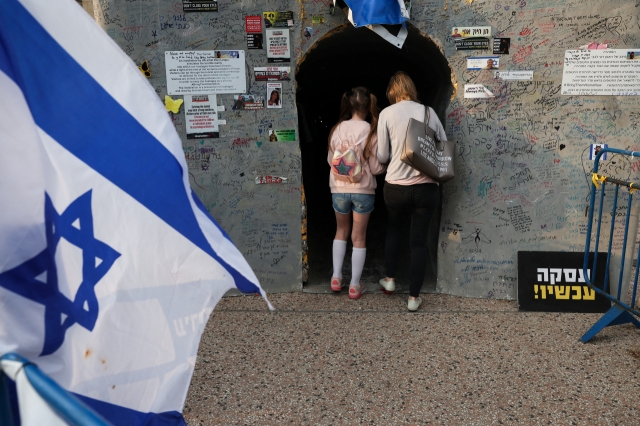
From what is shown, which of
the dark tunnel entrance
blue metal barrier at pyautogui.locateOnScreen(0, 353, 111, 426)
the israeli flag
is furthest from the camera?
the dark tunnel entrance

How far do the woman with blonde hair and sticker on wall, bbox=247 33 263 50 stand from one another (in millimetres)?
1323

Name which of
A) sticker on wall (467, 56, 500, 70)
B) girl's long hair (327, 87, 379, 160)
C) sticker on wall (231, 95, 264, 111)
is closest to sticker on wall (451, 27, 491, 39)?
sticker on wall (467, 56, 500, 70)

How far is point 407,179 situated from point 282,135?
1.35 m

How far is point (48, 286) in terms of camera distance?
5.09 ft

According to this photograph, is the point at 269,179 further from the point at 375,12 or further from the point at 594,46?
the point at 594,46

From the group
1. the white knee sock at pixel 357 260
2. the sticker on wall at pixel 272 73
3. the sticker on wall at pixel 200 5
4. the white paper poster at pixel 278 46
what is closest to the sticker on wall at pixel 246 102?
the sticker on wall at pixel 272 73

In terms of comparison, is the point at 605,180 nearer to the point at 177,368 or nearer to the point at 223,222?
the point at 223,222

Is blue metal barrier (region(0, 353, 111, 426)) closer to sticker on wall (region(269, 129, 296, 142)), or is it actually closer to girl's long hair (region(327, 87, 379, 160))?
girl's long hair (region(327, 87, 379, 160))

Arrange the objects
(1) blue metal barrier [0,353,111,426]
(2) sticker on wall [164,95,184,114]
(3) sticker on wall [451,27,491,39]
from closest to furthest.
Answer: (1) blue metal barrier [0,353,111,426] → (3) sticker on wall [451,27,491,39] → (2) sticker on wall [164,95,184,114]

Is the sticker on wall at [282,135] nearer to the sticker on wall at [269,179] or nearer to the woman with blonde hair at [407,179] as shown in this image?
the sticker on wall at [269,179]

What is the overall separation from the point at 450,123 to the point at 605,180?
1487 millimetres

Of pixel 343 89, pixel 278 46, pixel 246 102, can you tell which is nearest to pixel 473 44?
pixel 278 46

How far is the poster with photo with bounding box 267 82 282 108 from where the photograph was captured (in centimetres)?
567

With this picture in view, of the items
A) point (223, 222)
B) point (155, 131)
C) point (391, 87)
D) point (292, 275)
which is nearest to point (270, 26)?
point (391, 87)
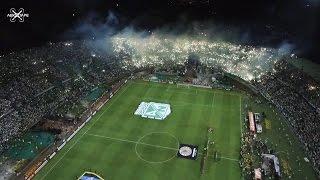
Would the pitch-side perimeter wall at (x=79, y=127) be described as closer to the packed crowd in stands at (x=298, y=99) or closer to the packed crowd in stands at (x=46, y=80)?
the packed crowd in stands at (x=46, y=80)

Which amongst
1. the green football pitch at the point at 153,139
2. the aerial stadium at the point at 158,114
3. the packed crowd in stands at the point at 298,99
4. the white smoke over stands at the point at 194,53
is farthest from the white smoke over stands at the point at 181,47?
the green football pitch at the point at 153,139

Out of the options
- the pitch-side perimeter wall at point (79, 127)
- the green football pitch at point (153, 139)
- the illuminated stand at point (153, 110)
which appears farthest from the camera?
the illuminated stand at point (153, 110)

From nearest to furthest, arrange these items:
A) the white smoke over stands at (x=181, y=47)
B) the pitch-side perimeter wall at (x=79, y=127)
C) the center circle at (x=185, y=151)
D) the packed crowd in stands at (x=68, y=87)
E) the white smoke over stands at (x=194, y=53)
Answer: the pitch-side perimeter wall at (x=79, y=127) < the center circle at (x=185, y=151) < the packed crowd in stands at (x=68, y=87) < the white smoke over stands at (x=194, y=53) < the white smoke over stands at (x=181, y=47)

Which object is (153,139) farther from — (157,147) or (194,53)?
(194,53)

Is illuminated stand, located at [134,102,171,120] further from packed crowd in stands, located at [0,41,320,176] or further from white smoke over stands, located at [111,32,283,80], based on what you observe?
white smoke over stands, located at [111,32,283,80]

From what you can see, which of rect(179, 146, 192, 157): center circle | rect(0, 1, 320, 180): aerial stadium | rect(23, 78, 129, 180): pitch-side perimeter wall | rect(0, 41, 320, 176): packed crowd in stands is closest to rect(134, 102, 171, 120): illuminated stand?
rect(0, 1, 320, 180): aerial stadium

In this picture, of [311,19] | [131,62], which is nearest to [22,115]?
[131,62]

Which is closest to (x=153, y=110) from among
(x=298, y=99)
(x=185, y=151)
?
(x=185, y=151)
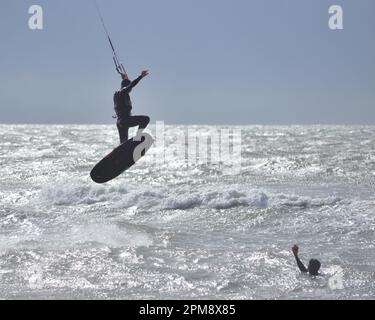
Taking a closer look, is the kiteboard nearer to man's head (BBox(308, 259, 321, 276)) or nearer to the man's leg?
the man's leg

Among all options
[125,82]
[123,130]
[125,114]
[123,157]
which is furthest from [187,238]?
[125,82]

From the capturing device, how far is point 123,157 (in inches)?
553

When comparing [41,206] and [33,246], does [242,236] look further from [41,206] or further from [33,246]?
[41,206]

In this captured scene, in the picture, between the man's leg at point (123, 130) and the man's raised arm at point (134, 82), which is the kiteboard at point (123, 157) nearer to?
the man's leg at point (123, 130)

● ● ● ● ●

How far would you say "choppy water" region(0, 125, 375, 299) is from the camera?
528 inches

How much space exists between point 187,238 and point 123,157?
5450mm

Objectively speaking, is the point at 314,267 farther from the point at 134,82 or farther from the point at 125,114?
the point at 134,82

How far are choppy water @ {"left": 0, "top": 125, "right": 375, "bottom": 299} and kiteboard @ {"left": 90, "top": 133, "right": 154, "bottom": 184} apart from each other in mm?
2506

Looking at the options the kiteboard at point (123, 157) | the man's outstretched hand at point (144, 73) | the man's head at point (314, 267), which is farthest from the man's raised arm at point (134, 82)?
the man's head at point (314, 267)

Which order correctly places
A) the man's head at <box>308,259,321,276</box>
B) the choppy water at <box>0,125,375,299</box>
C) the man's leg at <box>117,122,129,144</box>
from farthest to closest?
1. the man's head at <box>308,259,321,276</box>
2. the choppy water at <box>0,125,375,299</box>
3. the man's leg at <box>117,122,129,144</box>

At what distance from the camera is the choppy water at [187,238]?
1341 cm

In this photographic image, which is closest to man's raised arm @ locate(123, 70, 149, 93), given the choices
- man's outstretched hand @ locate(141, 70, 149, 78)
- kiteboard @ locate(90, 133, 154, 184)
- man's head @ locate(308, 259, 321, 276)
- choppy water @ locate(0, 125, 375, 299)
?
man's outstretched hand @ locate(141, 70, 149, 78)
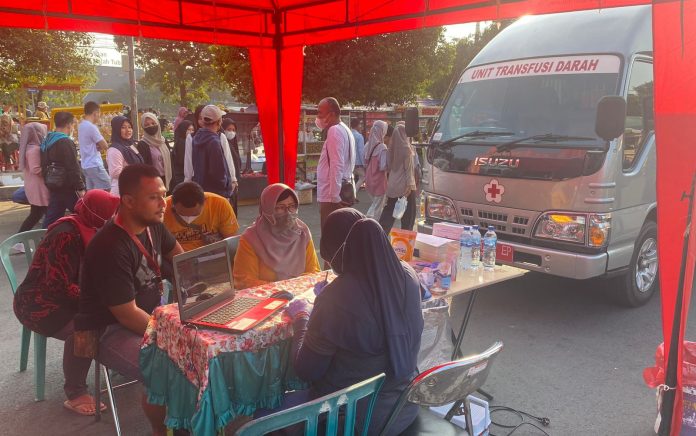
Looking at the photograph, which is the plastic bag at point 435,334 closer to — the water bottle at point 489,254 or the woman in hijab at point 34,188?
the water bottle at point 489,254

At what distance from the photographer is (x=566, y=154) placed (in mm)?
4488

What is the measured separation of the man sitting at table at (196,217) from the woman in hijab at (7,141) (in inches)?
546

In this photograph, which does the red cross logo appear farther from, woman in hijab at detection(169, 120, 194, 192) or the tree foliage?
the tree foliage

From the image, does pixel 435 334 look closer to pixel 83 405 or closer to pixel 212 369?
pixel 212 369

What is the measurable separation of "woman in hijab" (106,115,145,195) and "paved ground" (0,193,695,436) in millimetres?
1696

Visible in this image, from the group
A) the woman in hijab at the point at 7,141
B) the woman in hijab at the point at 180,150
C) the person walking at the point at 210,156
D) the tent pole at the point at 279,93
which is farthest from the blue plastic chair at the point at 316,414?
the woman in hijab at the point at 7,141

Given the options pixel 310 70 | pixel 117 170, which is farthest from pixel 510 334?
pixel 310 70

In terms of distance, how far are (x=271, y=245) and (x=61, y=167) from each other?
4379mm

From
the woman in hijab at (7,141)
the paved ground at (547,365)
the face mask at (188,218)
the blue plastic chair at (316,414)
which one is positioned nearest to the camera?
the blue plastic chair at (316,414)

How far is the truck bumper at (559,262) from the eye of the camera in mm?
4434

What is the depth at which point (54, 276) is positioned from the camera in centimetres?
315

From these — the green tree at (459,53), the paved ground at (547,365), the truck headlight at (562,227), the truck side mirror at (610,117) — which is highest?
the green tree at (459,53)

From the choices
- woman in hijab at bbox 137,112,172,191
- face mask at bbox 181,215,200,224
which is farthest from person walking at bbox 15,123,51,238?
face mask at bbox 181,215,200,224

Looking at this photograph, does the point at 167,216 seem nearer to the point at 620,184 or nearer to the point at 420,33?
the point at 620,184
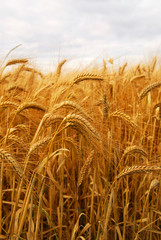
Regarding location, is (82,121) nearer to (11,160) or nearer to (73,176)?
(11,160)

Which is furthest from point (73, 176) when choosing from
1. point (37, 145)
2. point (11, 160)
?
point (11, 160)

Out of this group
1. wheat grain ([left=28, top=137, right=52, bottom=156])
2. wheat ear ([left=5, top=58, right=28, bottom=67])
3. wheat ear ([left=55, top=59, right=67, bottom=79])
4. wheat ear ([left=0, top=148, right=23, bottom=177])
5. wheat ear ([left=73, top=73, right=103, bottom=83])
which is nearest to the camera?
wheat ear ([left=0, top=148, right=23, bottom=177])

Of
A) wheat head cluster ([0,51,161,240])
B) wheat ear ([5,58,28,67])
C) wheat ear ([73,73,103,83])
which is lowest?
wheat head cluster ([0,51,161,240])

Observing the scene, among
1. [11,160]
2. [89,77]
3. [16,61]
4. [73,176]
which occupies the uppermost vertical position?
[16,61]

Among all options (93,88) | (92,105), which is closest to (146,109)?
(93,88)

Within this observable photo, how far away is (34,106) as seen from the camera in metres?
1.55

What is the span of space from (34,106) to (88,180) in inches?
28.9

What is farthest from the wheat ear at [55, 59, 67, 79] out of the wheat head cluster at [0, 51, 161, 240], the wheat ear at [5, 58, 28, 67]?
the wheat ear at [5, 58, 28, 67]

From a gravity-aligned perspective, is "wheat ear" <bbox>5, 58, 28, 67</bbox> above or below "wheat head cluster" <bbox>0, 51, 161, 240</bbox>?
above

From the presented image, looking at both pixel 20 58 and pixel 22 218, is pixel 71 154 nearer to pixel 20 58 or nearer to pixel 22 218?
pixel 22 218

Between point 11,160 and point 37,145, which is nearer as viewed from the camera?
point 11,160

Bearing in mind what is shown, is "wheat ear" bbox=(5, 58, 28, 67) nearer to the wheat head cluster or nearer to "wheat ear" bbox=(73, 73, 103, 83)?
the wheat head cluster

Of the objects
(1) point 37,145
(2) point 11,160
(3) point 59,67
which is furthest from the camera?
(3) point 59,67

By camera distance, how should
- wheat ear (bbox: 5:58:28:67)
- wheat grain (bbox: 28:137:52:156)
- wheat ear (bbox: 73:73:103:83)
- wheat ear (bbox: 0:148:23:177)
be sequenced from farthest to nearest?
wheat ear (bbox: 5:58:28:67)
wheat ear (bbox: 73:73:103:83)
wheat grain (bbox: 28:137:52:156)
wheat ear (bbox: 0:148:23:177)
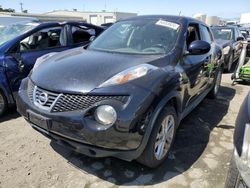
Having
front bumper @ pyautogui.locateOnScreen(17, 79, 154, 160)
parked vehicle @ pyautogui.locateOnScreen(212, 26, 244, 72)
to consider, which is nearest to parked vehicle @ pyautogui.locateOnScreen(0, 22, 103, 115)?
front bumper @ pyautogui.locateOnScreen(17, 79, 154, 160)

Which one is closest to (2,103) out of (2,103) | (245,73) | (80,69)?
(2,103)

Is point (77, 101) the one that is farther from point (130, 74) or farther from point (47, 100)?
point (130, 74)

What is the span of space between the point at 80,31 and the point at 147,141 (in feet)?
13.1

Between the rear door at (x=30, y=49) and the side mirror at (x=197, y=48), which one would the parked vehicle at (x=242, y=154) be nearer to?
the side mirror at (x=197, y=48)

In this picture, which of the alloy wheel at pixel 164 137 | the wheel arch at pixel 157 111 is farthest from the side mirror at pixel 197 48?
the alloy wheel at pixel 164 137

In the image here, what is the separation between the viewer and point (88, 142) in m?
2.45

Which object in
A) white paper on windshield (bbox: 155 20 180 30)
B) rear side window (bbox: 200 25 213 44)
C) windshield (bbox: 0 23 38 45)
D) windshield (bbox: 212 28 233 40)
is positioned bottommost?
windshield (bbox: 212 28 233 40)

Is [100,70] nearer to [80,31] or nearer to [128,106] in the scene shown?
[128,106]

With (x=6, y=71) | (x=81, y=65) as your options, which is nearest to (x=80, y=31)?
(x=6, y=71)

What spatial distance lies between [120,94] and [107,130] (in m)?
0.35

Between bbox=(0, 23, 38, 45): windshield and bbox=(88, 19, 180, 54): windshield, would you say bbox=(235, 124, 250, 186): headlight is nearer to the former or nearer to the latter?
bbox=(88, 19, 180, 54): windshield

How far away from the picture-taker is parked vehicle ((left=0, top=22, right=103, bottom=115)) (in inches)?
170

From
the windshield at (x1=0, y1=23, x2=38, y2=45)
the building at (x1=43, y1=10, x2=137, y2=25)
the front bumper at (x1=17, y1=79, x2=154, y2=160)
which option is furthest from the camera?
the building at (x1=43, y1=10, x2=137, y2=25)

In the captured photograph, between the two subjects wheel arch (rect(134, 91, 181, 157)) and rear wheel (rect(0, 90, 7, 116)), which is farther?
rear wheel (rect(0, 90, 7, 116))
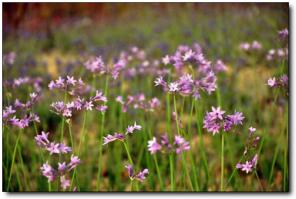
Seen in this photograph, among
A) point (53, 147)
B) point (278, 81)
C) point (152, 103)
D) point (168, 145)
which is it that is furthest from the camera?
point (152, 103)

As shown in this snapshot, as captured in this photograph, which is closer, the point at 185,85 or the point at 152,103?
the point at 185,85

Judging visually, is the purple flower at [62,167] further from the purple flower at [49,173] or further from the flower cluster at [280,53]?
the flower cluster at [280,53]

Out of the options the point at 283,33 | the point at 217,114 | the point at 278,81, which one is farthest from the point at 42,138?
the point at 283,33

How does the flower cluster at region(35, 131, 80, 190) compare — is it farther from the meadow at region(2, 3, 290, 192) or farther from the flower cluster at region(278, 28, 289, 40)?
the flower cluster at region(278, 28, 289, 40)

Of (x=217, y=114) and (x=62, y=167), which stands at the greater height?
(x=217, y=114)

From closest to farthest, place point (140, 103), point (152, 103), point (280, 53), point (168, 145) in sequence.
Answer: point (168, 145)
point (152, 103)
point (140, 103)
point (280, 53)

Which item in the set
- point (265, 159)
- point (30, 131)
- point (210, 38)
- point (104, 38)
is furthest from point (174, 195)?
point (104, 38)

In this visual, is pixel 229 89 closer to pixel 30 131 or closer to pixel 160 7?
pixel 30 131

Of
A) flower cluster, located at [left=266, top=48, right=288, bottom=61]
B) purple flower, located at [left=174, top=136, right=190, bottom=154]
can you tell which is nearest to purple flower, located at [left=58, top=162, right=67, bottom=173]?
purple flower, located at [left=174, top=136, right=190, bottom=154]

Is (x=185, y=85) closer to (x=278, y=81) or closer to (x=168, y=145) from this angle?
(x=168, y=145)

● ● ● ● ●

§ **Direction**
Gather each line in the rows above that contains the word "items", and copy every such line in full.

§ **Completed exercise**
With this picture in view, of the items
From nearest to furthest, arrange these items:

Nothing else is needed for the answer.